Exactly as written, write out the lines below from the first to the one containing "Disney Stickers Prinsesses Mini", inclusive. Pictures do not belong in the copy.

== Segment start ==

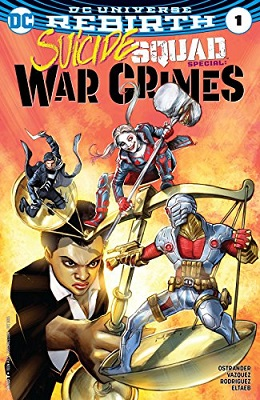 Suicide Squad: War Crimes (2016) One Shot - Used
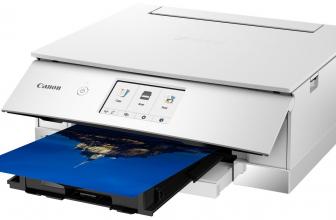 Canon PIXMA TS8351, una impresora multifunción para usuarios creativos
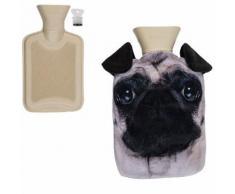 Bouillotte chien Carlin - Accessoires de bain
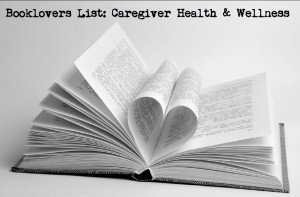 Web caregiver health wellness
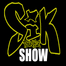 THE SIK TUNEZ SHOW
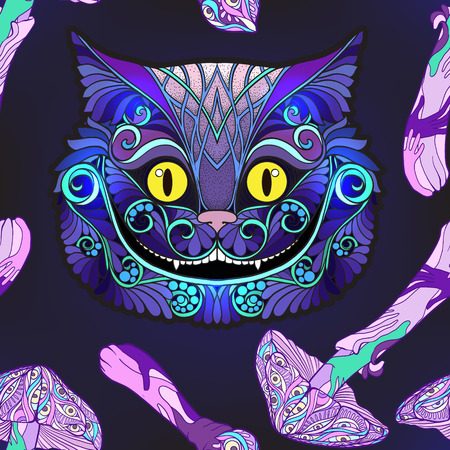 Cheshire cat head from the fairy tale and mushrooms. Seamless pattern, background. Stock line vector illustration.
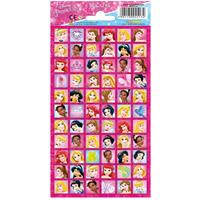Disney Stickers Prinsesses Mini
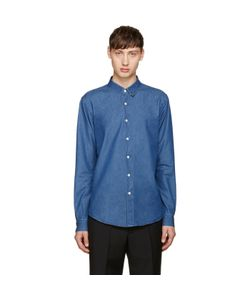 M.R. Editions | Chambray Shirt
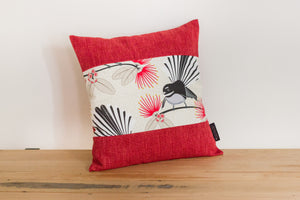 Cream Pīwakawaka Cushion Cover - Cherry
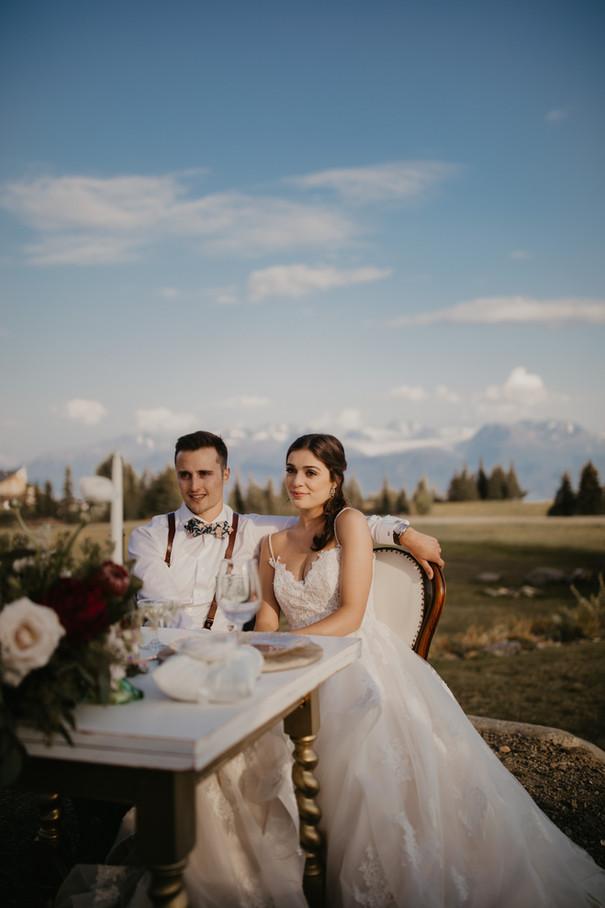 Bride and Groom - Alaskan View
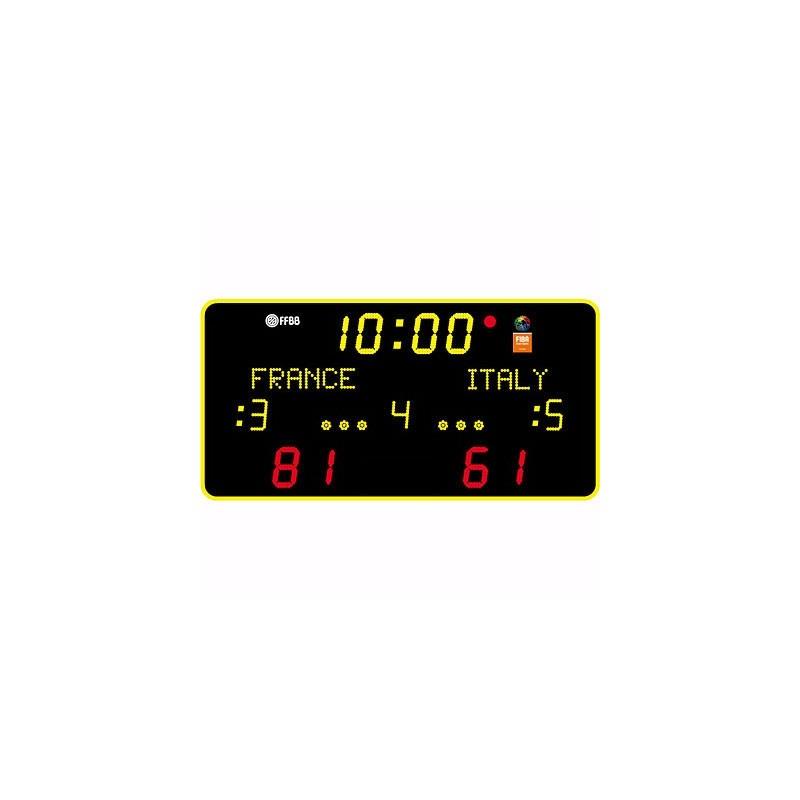 Marcador electrónico para interior 17 dígitos nombres equipos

== Segment end ==

Solution to the exercise
 Suicide Squad: War Crimes (2016) One Shot - Used
 Canon PIXMA TS8351, una impresora multifunción para usuarios creativos
 Bouillotte chien Carlin - Accessoires de bain
 Web caregiver health wellness
 THE SIK TUNEZ SHOW
 Cheshire cat head from the fairy tale and mushrooms. Seamless pattern, background. Stock line vector illustration.
Disney Stickers Prinsesses Mini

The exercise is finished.